Le bilan des travaux de l'IER constitue un pas important sur la voie de la consécration du droit à la vérité, à travers les formes et procédés qu'elle a inventés et qui ont permis de rehausser le niveau de l'éclairage auxquelles sont soumises les graves violations des droits de l'homme durant cette période.

Dans ses recommandations, l'Instance souligne la nécessite de faire en sorte que ces graves atteintes aux droits de l'homme ne se reproduisent plus et que, pour consolider le processus de réformes en cours, il soit entrepris un certain nombre de réformes institutionnelles et d'emprunter une stratégie nationale contre l'impunité.

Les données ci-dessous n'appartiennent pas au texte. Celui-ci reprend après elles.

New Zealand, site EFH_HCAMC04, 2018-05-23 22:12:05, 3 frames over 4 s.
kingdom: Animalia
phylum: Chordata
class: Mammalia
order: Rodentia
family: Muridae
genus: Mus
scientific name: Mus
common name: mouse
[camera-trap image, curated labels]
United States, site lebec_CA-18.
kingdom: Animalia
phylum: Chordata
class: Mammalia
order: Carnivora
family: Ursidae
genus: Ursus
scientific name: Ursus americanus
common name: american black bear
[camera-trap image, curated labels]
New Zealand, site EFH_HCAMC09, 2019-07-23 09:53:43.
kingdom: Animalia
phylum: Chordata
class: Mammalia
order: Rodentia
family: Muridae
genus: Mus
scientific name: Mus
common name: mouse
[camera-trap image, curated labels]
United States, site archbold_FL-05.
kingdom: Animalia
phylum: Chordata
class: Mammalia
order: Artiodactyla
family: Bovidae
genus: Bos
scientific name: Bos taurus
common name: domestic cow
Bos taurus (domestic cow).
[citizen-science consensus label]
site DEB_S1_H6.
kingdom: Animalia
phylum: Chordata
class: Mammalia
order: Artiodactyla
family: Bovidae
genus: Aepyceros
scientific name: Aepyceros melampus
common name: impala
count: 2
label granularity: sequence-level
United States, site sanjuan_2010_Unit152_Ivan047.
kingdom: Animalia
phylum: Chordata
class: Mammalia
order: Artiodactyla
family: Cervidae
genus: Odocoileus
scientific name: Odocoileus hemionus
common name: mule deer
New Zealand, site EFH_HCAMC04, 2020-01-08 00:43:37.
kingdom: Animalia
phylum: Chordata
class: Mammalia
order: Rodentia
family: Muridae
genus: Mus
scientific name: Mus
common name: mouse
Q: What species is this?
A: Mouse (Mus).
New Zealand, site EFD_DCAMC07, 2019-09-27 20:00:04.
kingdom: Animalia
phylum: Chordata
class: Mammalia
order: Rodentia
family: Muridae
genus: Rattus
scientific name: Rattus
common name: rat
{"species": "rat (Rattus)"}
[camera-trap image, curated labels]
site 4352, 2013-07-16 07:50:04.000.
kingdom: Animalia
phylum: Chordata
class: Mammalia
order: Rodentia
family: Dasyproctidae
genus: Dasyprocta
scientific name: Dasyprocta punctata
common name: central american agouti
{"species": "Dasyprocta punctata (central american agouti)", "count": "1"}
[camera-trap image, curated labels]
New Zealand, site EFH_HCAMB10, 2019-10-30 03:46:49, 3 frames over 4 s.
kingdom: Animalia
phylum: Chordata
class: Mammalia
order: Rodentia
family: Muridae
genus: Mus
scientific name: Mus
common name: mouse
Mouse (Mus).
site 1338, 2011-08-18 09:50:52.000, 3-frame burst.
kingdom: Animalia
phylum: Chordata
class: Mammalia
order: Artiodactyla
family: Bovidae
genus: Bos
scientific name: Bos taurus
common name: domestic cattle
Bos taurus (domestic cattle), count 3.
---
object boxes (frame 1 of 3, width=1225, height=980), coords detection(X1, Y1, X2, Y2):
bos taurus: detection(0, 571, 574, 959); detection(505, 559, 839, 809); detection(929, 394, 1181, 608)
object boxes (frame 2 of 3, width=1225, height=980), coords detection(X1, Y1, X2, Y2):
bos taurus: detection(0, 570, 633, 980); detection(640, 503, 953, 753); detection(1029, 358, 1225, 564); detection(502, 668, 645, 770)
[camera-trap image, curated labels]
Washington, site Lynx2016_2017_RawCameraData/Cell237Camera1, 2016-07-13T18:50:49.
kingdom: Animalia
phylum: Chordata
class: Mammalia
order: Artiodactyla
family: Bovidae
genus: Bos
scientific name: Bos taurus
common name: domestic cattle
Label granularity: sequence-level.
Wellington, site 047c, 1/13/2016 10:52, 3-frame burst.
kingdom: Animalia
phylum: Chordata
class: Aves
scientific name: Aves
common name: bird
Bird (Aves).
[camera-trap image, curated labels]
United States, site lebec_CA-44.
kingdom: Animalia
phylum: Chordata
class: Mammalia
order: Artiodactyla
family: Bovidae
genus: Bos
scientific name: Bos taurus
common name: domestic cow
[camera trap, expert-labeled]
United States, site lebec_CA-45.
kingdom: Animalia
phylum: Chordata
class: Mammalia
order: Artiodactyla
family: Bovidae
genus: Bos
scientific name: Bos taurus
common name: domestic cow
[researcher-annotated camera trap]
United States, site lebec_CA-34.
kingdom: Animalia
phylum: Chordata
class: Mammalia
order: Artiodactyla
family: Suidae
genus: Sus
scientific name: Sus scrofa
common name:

L'IER a, en outre, mis l'accent sur la nécessité du bannissement de la disparition forcée, de la détention arbitraire, du génocide et autres crimes contre l'humanité, de la torture et d'autres formes de traitements ou peines cruels, inhumains ou avilissants.

Elle préconise aussi l'interdiction de toutes les formes de discrimination internationalement prohibées et toute incitation à la haine raciale et à la violence, tout en prônant l'élaboration d'une stratégie nationale intégrée et à multiples facettes dans ce domaine.

L'Instance estime que la lutte contre l'impunité requiert, outre la réforme de la justice, la mise en place et l'application d'une politique publique dans les domaines de la justice, de la sécurité et du maintien de l'ordre, de l'éducation et de la formation avec la participation active de l'ensemble des composantes de la société marocaine.